A few records
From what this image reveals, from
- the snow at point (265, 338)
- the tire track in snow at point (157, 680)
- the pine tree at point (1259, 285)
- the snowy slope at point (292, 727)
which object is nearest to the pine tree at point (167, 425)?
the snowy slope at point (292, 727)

--- What this task involves ---
Retype each line of the records above word for word, keeping the original order and line breaks.

--- Exercise solution ---
From what this image reveals, from
- the snow at point (265, 338)
- the tire track in snow at point (157, 680)
- the pine tree at point (1259, 285)
- the snowy slope at point (292, 727)
which object is nearest to the pine tree at point (167, 425)?
the snowy slope at point (292, 727)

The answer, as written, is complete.